### WORK TO DO
Gather every line in the records below that contains the word "colorful", and copy each such line.

### RECORDED DATA
::::

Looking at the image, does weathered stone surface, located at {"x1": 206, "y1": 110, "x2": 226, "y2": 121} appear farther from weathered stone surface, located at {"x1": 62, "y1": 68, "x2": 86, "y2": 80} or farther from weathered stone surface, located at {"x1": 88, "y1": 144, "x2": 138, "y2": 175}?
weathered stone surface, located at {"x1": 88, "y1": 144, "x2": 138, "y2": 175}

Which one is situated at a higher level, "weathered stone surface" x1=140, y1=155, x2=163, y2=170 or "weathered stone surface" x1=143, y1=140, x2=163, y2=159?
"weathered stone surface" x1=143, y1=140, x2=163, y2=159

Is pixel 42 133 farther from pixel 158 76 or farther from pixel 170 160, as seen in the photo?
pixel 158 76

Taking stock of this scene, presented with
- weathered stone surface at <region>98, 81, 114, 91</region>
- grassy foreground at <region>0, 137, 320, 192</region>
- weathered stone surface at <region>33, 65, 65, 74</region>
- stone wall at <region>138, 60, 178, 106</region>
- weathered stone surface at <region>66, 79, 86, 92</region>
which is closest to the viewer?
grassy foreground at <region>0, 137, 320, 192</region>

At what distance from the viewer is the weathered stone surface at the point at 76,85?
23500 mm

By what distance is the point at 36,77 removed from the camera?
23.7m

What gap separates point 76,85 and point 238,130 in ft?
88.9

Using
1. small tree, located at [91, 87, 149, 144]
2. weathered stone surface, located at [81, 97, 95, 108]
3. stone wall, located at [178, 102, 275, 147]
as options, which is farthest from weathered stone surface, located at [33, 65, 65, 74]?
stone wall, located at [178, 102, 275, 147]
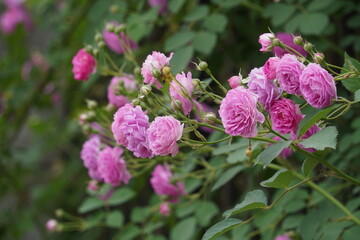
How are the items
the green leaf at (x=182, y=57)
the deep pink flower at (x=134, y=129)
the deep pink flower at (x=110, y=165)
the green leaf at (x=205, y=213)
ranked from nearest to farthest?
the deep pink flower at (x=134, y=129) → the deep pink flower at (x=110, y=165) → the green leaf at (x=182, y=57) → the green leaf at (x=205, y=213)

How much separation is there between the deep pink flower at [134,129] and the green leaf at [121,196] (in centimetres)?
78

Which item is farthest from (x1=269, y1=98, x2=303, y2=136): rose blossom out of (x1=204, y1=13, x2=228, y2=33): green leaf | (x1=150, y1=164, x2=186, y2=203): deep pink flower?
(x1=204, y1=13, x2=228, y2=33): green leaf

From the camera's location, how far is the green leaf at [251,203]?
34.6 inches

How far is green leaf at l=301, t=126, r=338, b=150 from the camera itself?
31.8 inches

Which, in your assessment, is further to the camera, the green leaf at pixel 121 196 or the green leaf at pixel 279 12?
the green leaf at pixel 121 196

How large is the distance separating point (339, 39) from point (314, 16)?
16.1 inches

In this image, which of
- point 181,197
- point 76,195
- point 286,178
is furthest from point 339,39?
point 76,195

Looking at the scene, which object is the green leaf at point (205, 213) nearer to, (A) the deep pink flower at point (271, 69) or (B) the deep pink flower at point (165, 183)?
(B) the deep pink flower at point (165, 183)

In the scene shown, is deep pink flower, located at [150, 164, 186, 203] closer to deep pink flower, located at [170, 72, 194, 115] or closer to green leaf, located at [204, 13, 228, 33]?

::::

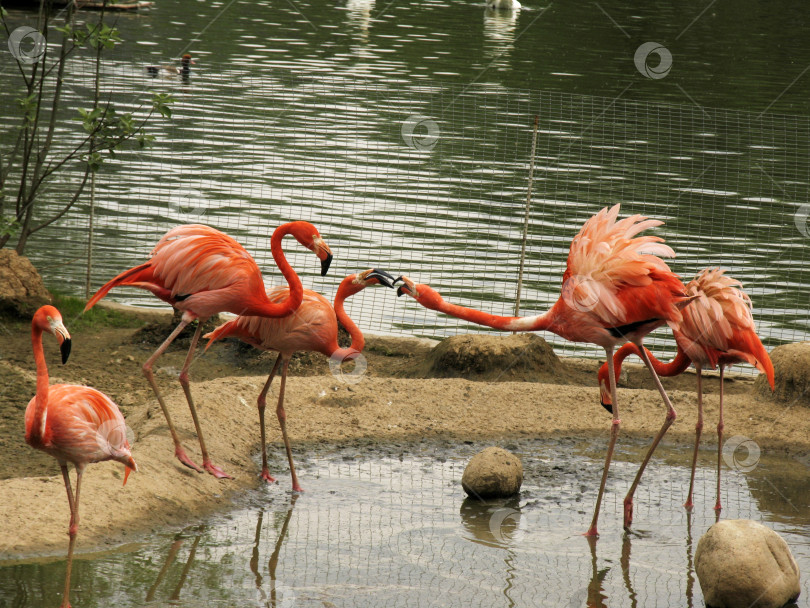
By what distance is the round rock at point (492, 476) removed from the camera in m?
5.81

::::

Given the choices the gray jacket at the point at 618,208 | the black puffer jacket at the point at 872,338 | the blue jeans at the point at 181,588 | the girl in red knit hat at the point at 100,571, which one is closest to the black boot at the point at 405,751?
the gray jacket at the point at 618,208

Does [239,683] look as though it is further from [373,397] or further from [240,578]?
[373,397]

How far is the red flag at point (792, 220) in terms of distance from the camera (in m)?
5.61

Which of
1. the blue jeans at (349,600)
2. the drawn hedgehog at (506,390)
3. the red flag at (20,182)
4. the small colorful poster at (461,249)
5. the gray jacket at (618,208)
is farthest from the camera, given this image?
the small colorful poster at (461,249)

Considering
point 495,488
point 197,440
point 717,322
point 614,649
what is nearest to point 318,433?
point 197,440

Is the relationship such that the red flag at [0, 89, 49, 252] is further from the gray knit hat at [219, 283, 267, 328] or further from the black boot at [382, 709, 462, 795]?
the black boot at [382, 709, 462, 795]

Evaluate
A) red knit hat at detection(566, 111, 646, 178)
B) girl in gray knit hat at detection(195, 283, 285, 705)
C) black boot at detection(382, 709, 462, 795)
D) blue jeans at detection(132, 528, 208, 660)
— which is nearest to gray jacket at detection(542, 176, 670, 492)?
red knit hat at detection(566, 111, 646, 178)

::::

### THE REPLY
4. the small colorful poster at (461,249)
the small colorful poster at (461,249)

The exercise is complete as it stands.